TRY IT. Give back, exactly and with nothing added, the lines that run from the one containing "Castle of Eileen" to the final line below.

Collected data entries.
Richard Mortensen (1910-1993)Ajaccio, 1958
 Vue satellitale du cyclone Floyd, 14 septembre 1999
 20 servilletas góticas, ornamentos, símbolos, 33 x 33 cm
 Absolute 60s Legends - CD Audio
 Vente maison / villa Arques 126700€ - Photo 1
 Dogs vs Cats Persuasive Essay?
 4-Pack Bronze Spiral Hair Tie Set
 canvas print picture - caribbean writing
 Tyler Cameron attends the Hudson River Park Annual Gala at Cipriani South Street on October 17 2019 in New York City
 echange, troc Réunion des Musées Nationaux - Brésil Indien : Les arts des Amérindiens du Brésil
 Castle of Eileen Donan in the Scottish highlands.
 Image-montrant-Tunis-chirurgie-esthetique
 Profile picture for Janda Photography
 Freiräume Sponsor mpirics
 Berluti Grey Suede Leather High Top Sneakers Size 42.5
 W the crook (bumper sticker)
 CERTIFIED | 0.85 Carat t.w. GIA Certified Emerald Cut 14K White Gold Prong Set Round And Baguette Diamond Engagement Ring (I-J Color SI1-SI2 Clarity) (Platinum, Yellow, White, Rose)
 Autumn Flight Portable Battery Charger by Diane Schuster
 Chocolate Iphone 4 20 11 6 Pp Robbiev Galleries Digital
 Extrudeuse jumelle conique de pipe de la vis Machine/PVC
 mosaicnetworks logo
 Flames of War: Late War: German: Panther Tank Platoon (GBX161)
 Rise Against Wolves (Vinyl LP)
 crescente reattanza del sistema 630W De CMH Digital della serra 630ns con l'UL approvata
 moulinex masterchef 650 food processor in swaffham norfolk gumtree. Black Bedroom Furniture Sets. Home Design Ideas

FINISHED EXERCISE.
 Castle of Eileen Donan in the Scottish highlands.
 Image-montrant-Tunis-chirurgie-esthetique
 Profile picture for Janda Photography
 Freiräume Sponsor mpirics
 Berluti Grey Suede Leather High Top Sneakers Size 42.5
 W the crook (bumper sticker)
 CERTIFIED | 0.85 Carat t.w. GIA Certified Emerald Cut 14K White Gold Prong Set Round And Baguette Diamond Engagement Ring (I-J Color SI1-SI2 Clarity) (Platinum, Yellow, White, Rose)
 Autumn Flight Portable Battery Charger by Diane Schuster
 Chocolate Iphone 4 20 11 6 Pp Robbiev Galleries Digital
 Extrudeuse jumelle conique de pipe de la vis Machine/PVC
 mosaicnetworks logo
 Flames of War: Late War: German: Panther Tank Platoon (GBX161)
 Rise Against Wolves (Vinyl LP)
 crescente reattanza del sistema 630W De CMH Digital della serra 630ns con l'UL approvata
 moulinex masterchef 650 food processor in swaffham norfolk gumtree. Black Bedroom Furniture Sets. Home Design Ideas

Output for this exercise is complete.